• FRAGMENTO DEL TEXTO:
Se dice que tanto en el amor como en la guerra, todo vale… Y nada más lejos de la realidad. Según el destacado psicólogo y filósofo Erich Fromm, en su libro El arte de amar, el amor es la respuesta al problema de la existencia humana que resuelve el conflicto de la separatidad, que es la fuente de toda angustia.

Estar separado significa estar aislado, sin posibilidad alguna para realizar las capacidades humanas. Las personas se sienten desvalidas e incapaces de aferrarse al mundo, puesto que el hombre no puede vivir en soledad. El problema es cuando las personas llevan este punto más allá de los límites y se dejan llevar por lo que la sociedad ha podido calificar de “normal” hasta las últimas décadas. ¿Quién no ha vivido de cerca, entre parientes y familiares, relaciones tóxicas enquistadas, de resignación y con un irrebatible sello de aprobación social? Y lo peor, es que hoy en día, se sigue considerando una situación normal, e incluso, a veces, lo deseable.

• COMPRUEBE SU COMPRENSIÓN:
1. ¿Qué es, según el fragmento sobre el amor, la fuente de toda angustia?
2. Indique si cada afirmación coincide con el fragmento sobre el amor y cite las palabras que lo deciden. (a) Según Fromm, el amor resuelve el conflicto de la separatidad. (b) El hombre puede vivir en soledad. (c) Hoy en día las relaciones tóxicas ya no se consideran una situación normal.
3. Reproduzca palabra por palabra el pasaje del fragmento sobre el amor que comienza en "Estar separado significa" y termina en "veces, lo deseable.".

• DATOS DEL EJERCICIO:
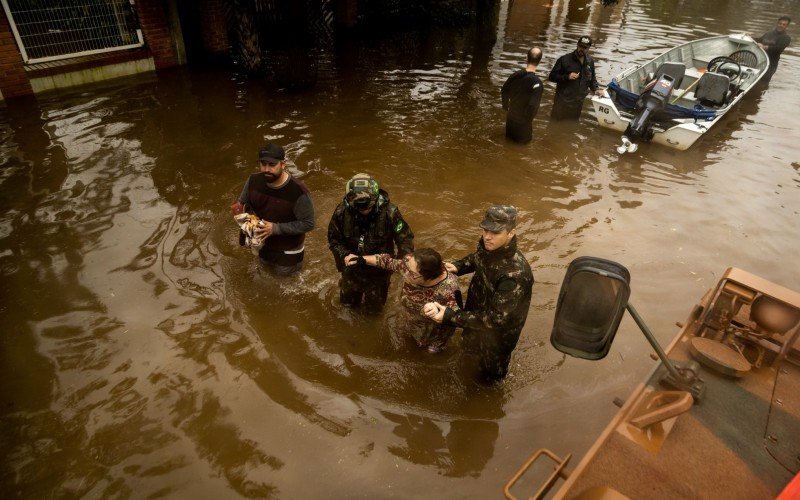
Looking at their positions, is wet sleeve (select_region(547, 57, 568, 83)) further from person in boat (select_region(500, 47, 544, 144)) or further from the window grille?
the window grille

• RESPUESTAS:
1. La separatidad es la fuente de toda angustia.

2.
(a) Sí: "el amor es la respuesta al problema de la existencia humana que resuelve el conflicto de la separatidad".
(b) No: "el hombre no puede vivir en soledad".
(c) No: "hoy en día, se sigue considerando una situación normal".

3.
Estar separado significa estar aislado, sin posibilidad alguna para realizar las capacidades humanas. Las personas se sienten desvalidas e incapaces de aferrarse al mundo, puesto que el hombre no puede vivir en soledad. El problema es cuando las personas llevan este punto más allá de los límites y se dejan llevar por lo que la sociedad ha podido calificar de “normal” hasta las últimas décadas. ¿Quién no ha vivido de cerca, entre parientes y familiares, relaciones tóxicas enquistadas, de resignación y con un irrebatible sello de aprobación social? Y lo peor, es que hoy en día, se sigue considerando una situación normal, e incluso, a veces, lo deseable.